What is required
Convert the material from the line containing "In terms of" up to and including the line containing "33.6 meters" into a JSON list of strings, one string per line, omitting blank lines.

Data for this exercise

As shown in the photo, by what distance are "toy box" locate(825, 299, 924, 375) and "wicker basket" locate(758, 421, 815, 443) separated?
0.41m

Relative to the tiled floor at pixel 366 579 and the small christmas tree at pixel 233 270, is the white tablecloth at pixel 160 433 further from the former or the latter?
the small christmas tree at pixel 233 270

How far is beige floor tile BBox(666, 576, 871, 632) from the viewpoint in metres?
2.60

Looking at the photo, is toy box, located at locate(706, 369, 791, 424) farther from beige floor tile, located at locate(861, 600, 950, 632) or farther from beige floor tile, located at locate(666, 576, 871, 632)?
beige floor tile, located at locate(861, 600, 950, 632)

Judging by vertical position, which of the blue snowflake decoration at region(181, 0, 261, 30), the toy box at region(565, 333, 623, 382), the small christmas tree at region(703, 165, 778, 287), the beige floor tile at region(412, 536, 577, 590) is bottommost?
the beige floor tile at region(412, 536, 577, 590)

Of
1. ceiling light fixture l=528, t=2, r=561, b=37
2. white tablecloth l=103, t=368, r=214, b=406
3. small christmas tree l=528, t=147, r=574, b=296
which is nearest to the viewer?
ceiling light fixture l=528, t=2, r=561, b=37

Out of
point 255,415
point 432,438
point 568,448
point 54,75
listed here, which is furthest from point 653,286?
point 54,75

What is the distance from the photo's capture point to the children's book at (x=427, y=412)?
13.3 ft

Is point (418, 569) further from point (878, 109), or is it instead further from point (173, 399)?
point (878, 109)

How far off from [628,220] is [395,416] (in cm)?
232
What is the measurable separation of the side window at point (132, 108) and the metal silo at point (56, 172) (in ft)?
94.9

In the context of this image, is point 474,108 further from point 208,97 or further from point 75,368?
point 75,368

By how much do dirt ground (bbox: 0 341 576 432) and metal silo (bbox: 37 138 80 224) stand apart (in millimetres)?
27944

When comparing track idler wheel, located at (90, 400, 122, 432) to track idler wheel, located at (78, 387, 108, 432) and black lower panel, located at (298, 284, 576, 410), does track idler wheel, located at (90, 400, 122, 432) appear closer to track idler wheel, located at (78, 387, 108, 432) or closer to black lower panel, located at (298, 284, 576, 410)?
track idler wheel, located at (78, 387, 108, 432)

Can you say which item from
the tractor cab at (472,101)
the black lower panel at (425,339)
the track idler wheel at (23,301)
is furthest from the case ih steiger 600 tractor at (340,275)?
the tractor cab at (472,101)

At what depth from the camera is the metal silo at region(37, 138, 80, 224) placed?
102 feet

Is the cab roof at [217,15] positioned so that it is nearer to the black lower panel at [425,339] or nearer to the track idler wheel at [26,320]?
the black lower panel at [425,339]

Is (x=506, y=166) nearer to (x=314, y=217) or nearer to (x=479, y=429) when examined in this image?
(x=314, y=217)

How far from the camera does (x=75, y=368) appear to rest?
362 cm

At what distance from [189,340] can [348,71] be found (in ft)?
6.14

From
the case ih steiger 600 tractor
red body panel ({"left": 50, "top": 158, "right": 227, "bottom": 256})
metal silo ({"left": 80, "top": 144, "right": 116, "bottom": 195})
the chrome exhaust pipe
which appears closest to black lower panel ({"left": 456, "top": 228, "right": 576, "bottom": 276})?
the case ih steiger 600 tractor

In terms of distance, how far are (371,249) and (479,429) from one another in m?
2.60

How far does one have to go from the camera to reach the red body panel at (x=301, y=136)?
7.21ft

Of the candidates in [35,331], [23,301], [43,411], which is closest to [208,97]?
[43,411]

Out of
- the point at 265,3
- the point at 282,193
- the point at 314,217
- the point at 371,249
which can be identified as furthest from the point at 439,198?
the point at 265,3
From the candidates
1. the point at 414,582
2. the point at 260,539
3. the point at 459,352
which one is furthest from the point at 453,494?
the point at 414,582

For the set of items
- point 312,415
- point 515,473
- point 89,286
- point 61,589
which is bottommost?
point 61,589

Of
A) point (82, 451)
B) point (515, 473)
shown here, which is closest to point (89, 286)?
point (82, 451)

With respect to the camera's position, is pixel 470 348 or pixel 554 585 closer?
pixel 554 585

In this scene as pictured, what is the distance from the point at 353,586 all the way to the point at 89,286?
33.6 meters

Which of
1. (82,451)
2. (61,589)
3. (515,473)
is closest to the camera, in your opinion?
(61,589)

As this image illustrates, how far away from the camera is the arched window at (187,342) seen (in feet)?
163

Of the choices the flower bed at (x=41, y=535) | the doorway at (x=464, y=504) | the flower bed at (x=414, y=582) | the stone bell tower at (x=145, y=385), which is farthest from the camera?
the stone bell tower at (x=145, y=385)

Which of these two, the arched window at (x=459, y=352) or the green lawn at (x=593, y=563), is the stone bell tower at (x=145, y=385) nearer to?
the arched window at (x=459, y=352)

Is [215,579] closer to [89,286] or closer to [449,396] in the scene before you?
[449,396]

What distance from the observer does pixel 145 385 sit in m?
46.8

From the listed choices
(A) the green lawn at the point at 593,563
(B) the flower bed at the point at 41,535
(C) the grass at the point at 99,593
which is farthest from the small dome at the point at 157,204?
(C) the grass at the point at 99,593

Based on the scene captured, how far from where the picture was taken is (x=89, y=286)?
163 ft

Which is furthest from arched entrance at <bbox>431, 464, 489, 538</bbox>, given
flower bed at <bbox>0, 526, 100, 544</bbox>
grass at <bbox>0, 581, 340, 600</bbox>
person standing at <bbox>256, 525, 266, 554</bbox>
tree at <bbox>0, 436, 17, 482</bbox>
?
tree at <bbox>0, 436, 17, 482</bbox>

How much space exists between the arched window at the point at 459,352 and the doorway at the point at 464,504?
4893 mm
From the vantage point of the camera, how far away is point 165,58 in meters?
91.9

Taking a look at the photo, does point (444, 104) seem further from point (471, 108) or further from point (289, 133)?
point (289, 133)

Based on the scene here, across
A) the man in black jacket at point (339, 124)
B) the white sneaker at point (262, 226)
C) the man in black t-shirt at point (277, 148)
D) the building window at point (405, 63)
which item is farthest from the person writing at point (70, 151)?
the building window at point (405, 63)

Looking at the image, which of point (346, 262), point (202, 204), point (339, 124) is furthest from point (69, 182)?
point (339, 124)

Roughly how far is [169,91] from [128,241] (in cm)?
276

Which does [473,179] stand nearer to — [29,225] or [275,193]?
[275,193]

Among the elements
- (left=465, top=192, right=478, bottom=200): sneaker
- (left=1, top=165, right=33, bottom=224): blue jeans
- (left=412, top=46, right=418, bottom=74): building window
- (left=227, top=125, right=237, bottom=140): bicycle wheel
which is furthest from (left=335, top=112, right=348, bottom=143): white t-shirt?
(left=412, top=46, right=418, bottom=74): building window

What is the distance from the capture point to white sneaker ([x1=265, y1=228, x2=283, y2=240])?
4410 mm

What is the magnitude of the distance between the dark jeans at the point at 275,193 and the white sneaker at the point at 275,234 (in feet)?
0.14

==

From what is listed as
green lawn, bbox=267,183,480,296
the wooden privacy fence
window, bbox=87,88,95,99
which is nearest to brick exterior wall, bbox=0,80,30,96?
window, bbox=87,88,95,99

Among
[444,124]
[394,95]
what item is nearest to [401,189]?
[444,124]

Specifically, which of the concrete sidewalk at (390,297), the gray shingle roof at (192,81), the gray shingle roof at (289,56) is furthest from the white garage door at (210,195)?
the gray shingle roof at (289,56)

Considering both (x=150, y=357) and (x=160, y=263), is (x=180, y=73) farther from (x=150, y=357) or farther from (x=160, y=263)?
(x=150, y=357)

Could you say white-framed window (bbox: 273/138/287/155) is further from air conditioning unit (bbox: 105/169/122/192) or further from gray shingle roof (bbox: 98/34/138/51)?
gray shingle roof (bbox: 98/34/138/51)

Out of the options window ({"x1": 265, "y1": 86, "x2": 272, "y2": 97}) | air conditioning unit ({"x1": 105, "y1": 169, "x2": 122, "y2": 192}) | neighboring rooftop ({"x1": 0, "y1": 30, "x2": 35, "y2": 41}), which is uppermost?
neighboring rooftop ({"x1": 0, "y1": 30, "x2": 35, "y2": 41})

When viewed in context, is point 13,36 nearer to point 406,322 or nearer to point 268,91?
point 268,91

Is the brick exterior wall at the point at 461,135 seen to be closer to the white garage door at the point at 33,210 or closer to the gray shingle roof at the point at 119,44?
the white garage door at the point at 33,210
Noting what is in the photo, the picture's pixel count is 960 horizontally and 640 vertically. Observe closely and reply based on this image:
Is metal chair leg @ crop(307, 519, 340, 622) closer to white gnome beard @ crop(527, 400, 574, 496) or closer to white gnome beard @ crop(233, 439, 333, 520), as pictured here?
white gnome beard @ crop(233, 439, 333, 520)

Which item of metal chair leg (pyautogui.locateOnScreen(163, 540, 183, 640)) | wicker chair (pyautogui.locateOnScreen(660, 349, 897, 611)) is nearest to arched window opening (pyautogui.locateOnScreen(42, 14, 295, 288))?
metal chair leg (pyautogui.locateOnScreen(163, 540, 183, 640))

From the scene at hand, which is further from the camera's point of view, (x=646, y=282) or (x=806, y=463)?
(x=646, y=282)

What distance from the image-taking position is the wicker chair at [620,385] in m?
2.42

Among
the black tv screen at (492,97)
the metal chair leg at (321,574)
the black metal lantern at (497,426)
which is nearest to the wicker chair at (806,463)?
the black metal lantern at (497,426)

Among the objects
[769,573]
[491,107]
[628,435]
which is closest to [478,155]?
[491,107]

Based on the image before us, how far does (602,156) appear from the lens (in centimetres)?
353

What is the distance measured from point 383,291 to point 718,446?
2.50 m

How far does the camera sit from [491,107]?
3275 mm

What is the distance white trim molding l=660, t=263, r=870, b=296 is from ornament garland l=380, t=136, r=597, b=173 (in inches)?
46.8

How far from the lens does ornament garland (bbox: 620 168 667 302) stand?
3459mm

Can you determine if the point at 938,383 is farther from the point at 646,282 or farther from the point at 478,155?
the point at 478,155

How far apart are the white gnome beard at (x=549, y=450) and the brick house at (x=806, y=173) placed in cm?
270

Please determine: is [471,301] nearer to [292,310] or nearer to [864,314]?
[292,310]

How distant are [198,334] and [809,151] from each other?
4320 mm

Expected answer
[
  "In terms of distance, how far are (371,249) and (479,429) from one another in m?",
  "2.60",
  "How far does one have to go from the camera to reach the red body panel at (x=301, y=136)?",
  "7.21ft",
  "Of the candidates in [35,331], [23,301], [43,411], which is closest to [208,97]?",
  "[43,411]",
  "Out of",
  "- the point at 265,3",
  "- the point at 282,193",
  "- the point at 314,217",
  "- the point at 371,249",
  "which can be identified as furthest from the point at 439,198?",
  "the point at 265,3",
  "From the candidates",
  "1. the point at 414,582",
  "2. the point at 260,539",
  "3. the point at 459,352",
  "which one is furthest from the point at 453,494?",
  "the point at 414,582",
  "For the set of items",
  "- point 312,415",
  "- point 515,473",
  "- point 89,286",
  "- point 61,589",
  "which is bottommost?",
  "point 61,589",
  "Of",
  "A) point (82, 451)",
  "B) point (515, 473)",
  "shown here, which is closest to point (89, 286)?",
  "point (82, 451)",
  "With respect to the camera's position, is pixel 470 348 or pixel 554 585 closer?",
  "pixel 554 585",
  "In this scene as pictured, what is the distance from the point at 353,586 all the way to the point at 89,286?",
  "33.6 meters"
]